Keep every word of the listing and reproduce it exactly, but set aside any image found there.

+++ Listed records

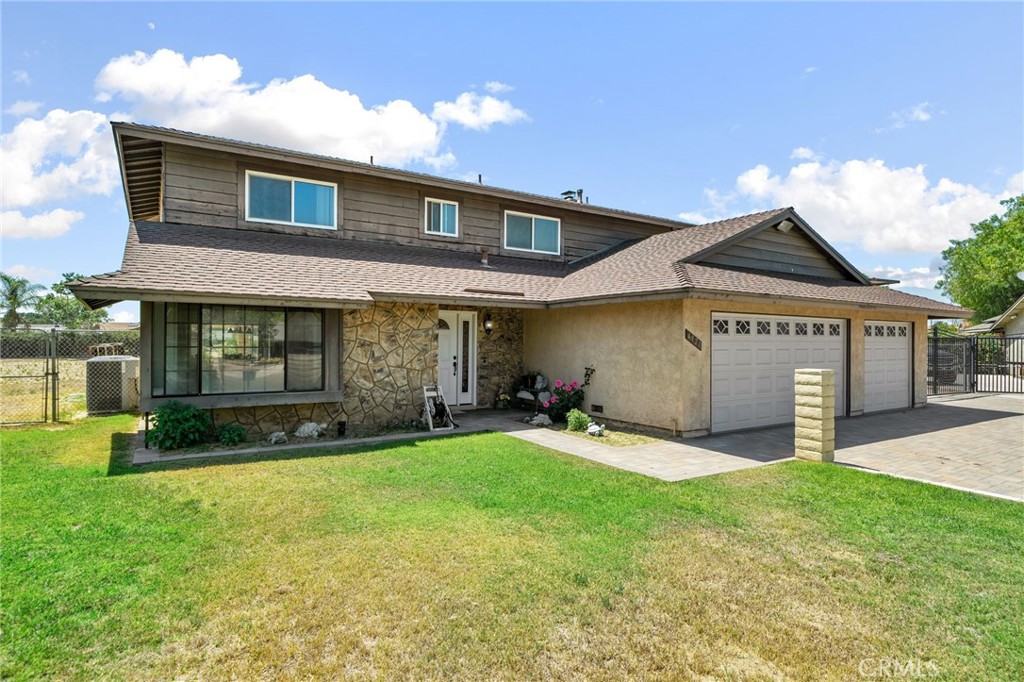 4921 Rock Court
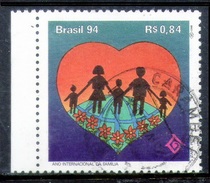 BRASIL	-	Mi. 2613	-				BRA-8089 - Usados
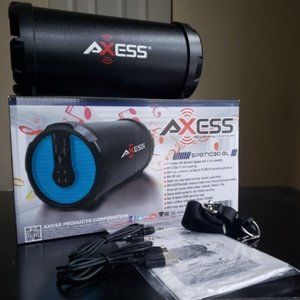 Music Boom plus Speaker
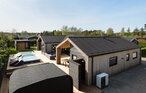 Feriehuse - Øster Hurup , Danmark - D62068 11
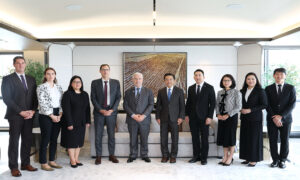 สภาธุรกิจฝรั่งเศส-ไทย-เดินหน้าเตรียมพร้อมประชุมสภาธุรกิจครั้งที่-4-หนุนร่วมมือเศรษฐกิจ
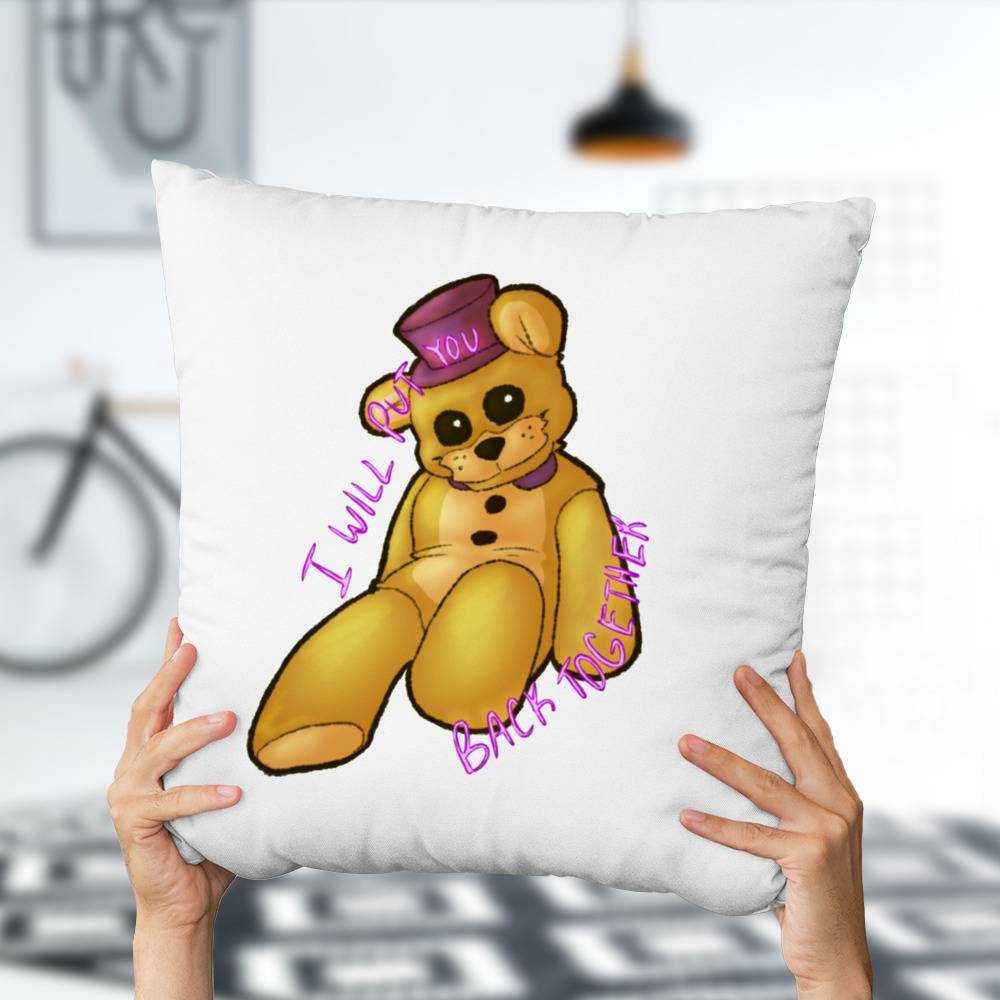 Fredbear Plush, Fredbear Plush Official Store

++++++

### Task response
 4921 Rock Court
 BRASIL	-	Mi. 2613	-				BRA-8089 - Usados
 Music Boom plus Speaker
 Feriehuse - Øster Hurup , Danmark - D62068 11
 สภาธุรกิจฝรั่งเศส-ไทย-เดินหน้าเตรียมพร้อมประชุมสภาธุรกิจครั้งที่-4-หนุนร่วมมือเศรษฐกิจ
 Fredbear Plush, Fredbear Plush Official Store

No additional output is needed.